A protocol for fabricating injection molding inserts for complex geometry with micro features on surfaces employing Additive Manufacturing (AM) is presented.

Abstract

The purpose of this paper is to present the method of a soft tooling process chain employing Additive Manufacturing (AM) for fabrication of injection molding inserts with micro surface features. The Soft Tooling inserts are manufactured by Digital Light Processing (vat photo polymerization) using a photopolymer that can withstand relatively high temperaturea. The part manufactured here has four tines with an angle of 60°. Micro pillars (Ø200 µm, aspect ratio of 1) are arranged on the surfaces by two rows. Polyethylene (PE) injection molding with the soft tooling inserts is used to fabricate the final parts. This method demonstrates that it is feasible to obtain injection-molded parts with microstructures on complex geometry by additive manufactured inserts. The machining time and cost is reduced significantly compared to conventional tooling processes based on computer numerical control (CNC) machining. The dimensions of the micro features are influenced by the applied additive manufacturing process. The lifetime of the inserts determines that this process is more suitable for pilot production. The precision of the inserts production is limited by the additive manufacturing process as well.

Introduction

The presented method aims at manufacturing complex surface with micro features by a soft-tooling process, i.e., to use polymer additive manufacturing to produce inserts for polymer injection molding. In other words, polymer parts with functional surfaces are injection molded by polymer inserts.

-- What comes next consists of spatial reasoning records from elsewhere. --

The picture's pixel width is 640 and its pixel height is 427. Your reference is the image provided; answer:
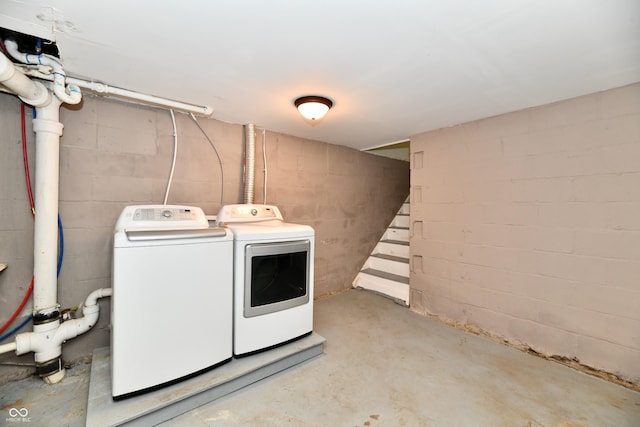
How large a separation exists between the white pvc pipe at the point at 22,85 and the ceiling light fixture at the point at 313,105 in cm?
162

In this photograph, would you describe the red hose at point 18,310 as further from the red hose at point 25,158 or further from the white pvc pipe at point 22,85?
the white pvc pipe at point 22,85

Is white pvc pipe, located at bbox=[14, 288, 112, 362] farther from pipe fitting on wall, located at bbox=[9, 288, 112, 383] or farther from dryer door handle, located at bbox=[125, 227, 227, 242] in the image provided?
dryer door handle, located at bbox=[125, 227, 227, 242]

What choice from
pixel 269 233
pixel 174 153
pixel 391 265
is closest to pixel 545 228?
pixel 391 265

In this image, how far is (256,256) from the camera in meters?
1.91

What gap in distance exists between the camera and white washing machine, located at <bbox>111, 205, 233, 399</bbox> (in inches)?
57.6

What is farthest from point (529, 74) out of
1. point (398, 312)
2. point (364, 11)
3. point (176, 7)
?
point (398, 312)

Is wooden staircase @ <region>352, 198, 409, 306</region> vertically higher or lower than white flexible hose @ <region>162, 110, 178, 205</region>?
lower

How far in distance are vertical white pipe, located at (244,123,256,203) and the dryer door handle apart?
948mm

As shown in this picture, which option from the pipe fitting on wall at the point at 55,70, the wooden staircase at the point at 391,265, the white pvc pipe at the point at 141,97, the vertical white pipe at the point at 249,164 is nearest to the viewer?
the pipe fitting on wall at the point at 55,70

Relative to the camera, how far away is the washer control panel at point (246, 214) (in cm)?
233

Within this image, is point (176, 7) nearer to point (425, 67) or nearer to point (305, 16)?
point (305, 16)

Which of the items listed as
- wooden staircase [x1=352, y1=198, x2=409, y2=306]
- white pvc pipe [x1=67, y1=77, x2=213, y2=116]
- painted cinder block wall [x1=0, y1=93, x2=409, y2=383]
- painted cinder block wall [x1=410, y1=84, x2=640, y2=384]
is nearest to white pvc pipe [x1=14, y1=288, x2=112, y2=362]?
painted cinder block wall [x1=0, y1=93, x2=409, y2=383]

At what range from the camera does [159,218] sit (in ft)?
6.16

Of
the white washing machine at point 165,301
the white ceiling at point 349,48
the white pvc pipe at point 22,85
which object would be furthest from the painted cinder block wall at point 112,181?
the white washing machine at point 165,301
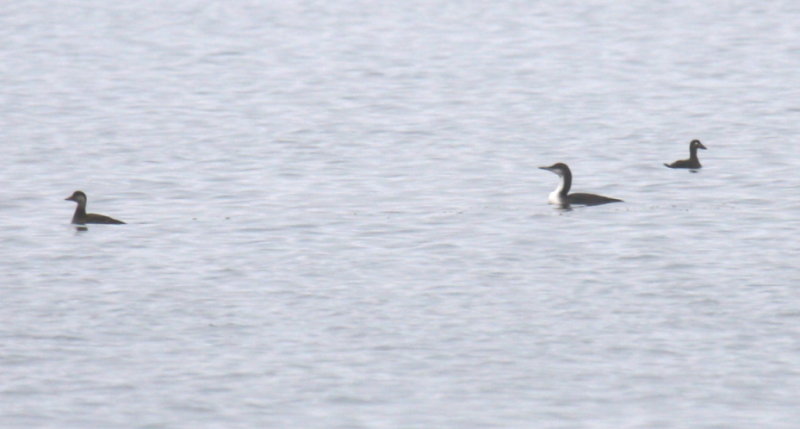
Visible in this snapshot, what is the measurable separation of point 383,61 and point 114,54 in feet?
29.8

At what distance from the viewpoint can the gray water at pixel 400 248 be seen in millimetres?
15781

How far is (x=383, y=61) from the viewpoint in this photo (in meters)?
54.8

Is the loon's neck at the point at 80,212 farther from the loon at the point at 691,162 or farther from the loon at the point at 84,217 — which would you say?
the loon at the point at 691,162

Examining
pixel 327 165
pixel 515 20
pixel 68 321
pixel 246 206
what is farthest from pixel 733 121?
pixel 515 20

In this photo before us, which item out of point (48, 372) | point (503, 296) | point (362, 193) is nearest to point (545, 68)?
point (362, 193)

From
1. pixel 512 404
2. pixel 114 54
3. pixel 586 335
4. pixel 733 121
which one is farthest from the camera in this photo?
pixel 114 54

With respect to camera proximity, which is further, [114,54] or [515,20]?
[515,20]

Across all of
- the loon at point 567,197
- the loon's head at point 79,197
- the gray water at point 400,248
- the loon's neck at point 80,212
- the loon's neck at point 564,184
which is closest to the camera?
the gray water at point 400,248

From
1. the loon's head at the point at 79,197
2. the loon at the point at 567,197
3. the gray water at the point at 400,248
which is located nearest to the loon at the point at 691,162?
the gray water at the point at 400,248

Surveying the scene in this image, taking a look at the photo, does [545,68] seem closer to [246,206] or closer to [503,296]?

Surface functionalities can be realized by micro features; for instance, Doan et al.1 and Luchetta et al.2 demonstrate functional surfaces in the field of cell biology, and Hu et al.3 shows an example of optical elements, etc. One type of surface feature, micro pillars, has been investigated intensively for promoting cell proliferation. They are able to enhance the bonding between the proliferated tissues and the surface if the micro pillars are patterned in certain ways4,5.

Polymer replications of micro features have been intensively studied, and precise molding can be achieved by many processes6. For instance, Metwally et al. has reported high fidelity between the molded parts and mold for replication of micro and sub-micro features on flat surfaces7.

There are many protocols for manufacturing micro pillars or features; however, most of them can only be applied on flat surfaces or surfaces with constant curvature. For instance, Nian et al.8 showed that micro features could be achieved by hot embossing on a curved surface. Those protocols are not suitable for complex shapes with three-dimensional surfaces, which are required by most real-life devices. Apparently, the fabrication of a three dimensional cavity with micro features on the surface challenges current protocols; meanwhile, ejection of the parts may fail for high aspect ratio pillars on a complex surface if they are non-perpendicular to the demolding direction. Bissacco et al.9 used 3D mold inserts and obtained sub-micro features by injection molding; in their study, specific sub-micro features with a low aspect ratio were generated by an aluminum anodizing process and successfully replicated by polymer on a complex component.

Researchers have attempted to involve additive manufacturing in the process chains for polymer replication in order to achieve the designed surface texture. Lantada et al. described a process chain that starts from AM prototypes, and then employs coating techniques for obtaining metallic mold inserts for injection molding10. Polymer parts produced by AM have been proved to be directly applicable as mold inserts11,12, which is the soft tooling process presented in this protocol.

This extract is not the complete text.